Cambodia's Word Puzzle: Digitising the Khmer Language

The ancient tongue of Khmer must be hauled into the computer age for this south-east Asian country to prosper

The main language of Cambodia – Khmer – has the distinction of officially (according to The Guinness Book of Records) having the longest alphabet in the world, with 74 characters. Of these, current Khmer alphabet usage is 33 consonants and 23 vowels – still fairly substantial. Khmer is the second most-commonly spoken language in south-east Asia, after Vietnamese.

Khmer script is also complex both in linguistic and written terms; there are several different accepted spellings of words and it has many ligatures which makes its computer coding quite involved.

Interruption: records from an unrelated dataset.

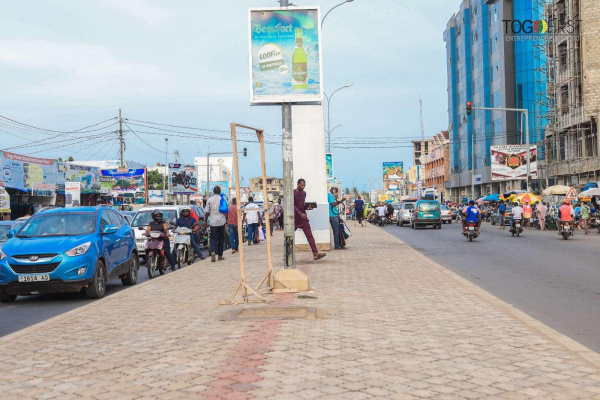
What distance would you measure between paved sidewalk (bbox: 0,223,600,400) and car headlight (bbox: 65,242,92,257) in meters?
1.68

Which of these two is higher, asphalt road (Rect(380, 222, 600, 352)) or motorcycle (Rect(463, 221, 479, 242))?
motorcycle (Rect(463, 221, 479, 242))

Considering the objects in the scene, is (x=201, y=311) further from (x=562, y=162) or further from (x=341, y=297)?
(x=562, y=162)

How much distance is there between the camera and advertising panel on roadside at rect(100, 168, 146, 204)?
65.4 meters

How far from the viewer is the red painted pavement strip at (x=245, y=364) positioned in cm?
515

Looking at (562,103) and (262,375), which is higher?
(562,103)

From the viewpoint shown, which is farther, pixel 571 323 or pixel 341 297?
pixel 341 297

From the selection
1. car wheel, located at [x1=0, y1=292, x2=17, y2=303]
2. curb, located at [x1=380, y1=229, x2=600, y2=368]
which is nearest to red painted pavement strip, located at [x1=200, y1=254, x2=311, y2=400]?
curb, located at [x1=380, y1=229, x2=600, y2=368]

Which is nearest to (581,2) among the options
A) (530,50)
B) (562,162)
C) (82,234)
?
(562,162)

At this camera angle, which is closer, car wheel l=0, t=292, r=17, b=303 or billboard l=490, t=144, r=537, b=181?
car wheel l=0, t=292, r=17, b=303

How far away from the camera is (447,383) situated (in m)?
5.37

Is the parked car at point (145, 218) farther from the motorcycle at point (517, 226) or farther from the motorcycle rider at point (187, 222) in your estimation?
the motorcycle at point (517, 226)

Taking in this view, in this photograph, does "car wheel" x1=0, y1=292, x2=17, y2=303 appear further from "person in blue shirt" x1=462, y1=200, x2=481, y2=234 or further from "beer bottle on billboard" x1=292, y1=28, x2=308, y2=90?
"person in blue shirt" x1=462, y1=200, x2=481, y2=234

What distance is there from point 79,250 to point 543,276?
899 cm

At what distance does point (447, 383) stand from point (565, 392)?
0.85 metres
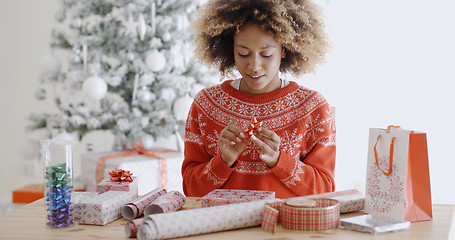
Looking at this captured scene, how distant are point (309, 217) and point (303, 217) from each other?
15mm

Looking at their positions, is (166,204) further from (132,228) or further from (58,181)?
(58,181)

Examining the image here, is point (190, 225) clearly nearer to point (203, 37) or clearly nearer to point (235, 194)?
point (235, 194)

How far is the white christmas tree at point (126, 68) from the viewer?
12.1 ft

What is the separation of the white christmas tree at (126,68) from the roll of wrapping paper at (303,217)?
2433 millimetres

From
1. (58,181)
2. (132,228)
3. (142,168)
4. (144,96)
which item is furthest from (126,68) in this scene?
(132,228)

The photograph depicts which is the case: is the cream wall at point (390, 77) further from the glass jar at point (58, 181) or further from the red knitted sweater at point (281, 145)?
the glass jar at point (58, 181)

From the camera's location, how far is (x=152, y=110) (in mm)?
3850

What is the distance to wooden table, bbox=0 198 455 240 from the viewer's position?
126 cm

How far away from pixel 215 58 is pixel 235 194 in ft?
2.61

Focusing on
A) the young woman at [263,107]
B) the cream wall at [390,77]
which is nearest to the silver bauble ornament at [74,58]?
the cream wall at [390,77]

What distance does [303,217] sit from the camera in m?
1.29

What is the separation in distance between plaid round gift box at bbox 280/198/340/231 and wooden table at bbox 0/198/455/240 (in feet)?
0.05

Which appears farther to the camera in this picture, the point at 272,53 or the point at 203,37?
the point at 203,37

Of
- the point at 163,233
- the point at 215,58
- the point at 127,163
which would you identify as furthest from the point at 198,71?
the point at 163,233
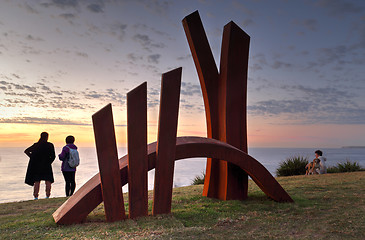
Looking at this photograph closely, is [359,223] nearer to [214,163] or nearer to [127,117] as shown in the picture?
[214,163]

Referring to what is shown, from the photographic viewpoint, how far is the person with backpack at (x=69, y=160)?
7426 mm

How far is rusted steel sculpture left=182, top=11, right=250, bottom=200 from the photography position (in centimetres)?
621

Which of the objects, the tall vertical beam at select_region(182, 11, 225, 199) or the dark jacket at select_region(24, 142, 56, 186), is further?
the dark jacket at select_region(24, 142, 56, 186)

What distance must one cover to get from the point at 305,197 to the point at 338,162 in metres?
8.40

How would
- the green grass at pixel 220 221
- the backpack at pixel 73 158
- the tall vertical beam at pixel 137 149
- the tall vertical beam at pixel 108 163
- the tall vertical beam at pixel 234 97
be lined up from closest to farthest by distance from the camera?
the green grass at pixel 220 221, the tall vertical beam at pixel 108 163, the tall vertical beam at pixel 137 149, the tall vertical beam at pixel 234 97, the backpack at pixel 73 158

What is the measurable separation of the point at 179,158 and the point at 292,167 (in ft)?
31.8

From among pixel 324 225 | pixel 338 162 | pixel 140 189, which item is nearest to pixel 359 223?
pixel 324 225

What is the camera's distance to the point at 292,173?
13.4 m

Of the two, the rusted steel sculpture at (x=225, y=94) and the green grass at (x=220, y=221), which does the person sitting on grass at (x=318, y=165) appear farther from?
the rusted steel sculpture at (x=225, y=94)

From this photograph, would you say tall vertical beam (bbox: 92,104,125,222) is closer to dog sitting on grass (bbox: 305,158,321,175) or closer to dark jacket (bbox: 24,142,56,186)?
dark jacket (bbox: 24,142,56,186)

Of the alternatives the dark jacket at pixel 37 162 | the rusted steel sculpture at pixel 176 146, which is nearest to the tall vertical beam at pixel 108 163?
the rusted steel sculpture at pixel 176 146

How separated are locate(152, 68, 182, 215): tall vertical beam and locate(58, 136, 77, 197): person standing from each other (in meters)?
3.48

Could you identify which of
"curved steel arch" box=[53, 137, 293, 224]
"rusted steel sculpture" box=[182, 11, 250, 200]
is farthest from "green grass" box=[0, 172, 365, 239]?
"rusted steel sculpture" box=[182, 11, 250, 200]

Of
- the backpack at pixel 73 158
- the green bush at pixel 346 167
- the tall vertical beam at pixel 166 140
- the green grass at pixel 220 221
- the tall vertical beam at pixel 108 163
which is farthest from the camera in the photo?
the green bush at pixel 346 167
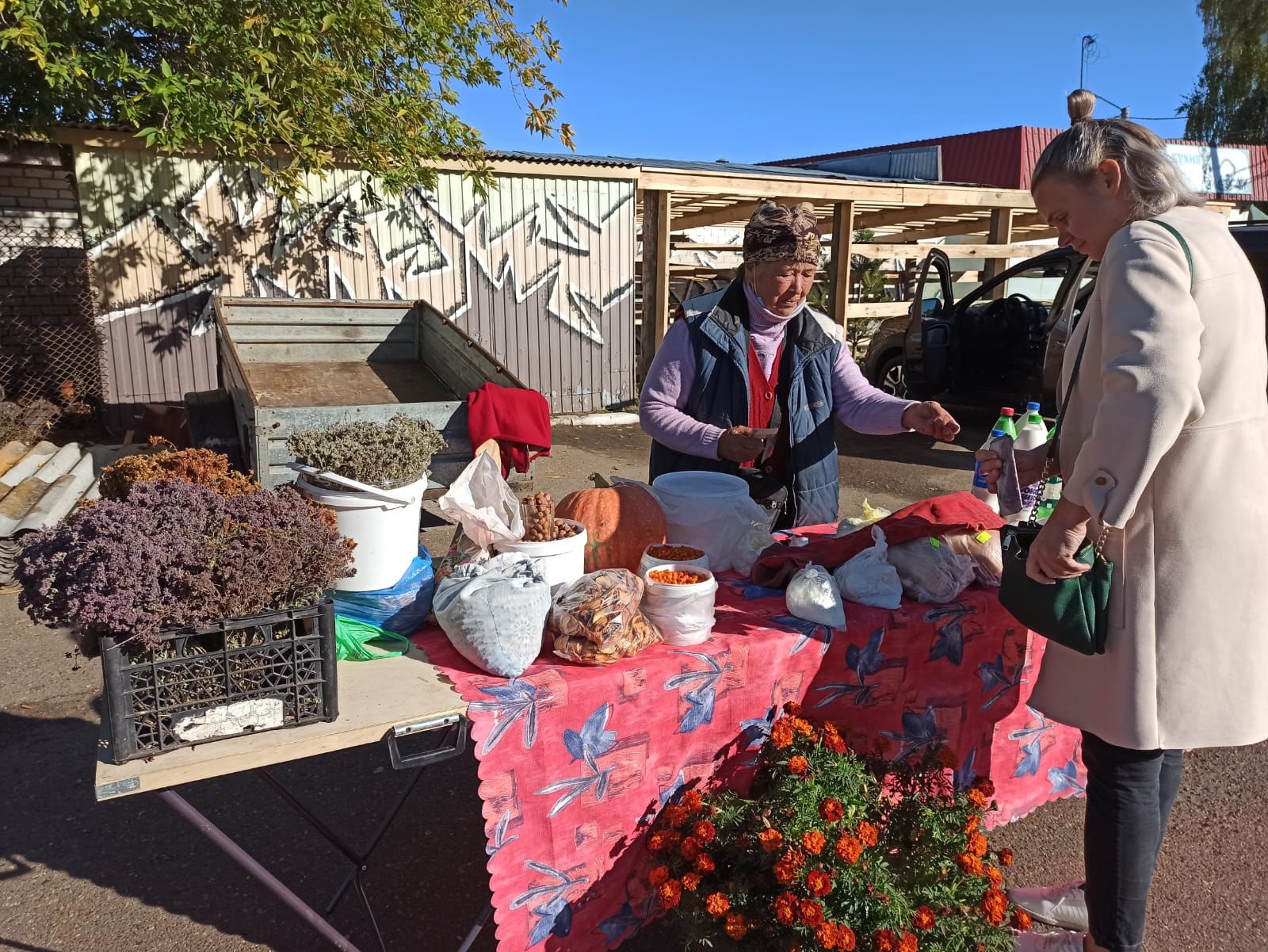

The challenges involved in ‘translating’ Khmer into one universally-recognised computer script are manifest. Add to these obstacles the development of several programs which successfully digitise the language but were not developed using Unicode and the potential for too many different program scripts with little or no compatibility across operating platforms was always high.

In the past 10 years there has been a concerted effort to produce a Khmer computer script which can be used easily in government, businesses and schools throughout what is a predominantly rural, agricultural south-east Asian country with a population of almost 15 million people. These social factors are what make a reliable digital version of Khmer so crucial if the country is to develop economically after its decimation at the hands of the Khmer Rouge in the 1970s.

Since 2004, the Open Institute, a non-governmental and not-for-profit organisation in Cambodia, has been working to take the Khmer language digital and also to improve the digital lexicography of this ancient language, dating back to around 600 AD.

Its flagship program, and one which underpins all of its projects, is the Khmer Software Initiative (KhmerOS). This aims to provide computer tools in Khmer that can then be used by everybody. Although its funding for the programme ceased in 2012, the institute continues to provide support on very limited resources, including for its Open Schools Program, which uses the work done by KhmerOS to indirectly, through the training of teachers, educate and empower arguably the most important demographic in how to use technology – children and young people in the country.

Statistics from the World Bank show that in 2012 primary school enrolment in Cambodia stood at 124%:  12 percentage points more than in the whole of the East Asia and Pacific region in 2011. (It’s not unusual for this gross enrolment ratio to exceed 100% because of the inclusion of under- and/or over-aged students in that age cohort.

However, the World Bank also found that in Cambodia, only 3% of women and 6% of men surveyed for its 2010 Demographic and Health Survey had been educated beyond secondary school level.

Against this background, having one universal digital script is even more important in order to make communication easier for all Cambodians and advance the country’s economic development. Given such a low number of Cambodian adults making the onward journey from primary education, the digitisation of Khmer is essential, as it is the only language for the majority of the population.

Although younger people and those living in the major cities in Cambodia may be relatively proficient in English, director of the not-for-profit group Open Institute, Javier Sola, warns: “It is definitely not true that English is replacing Khmer. The number of Cambodians who know sufficient English is extremely low. It is more common in NGO circles, but the number of people who can have a business conversation in English is less than one per cent of the population.”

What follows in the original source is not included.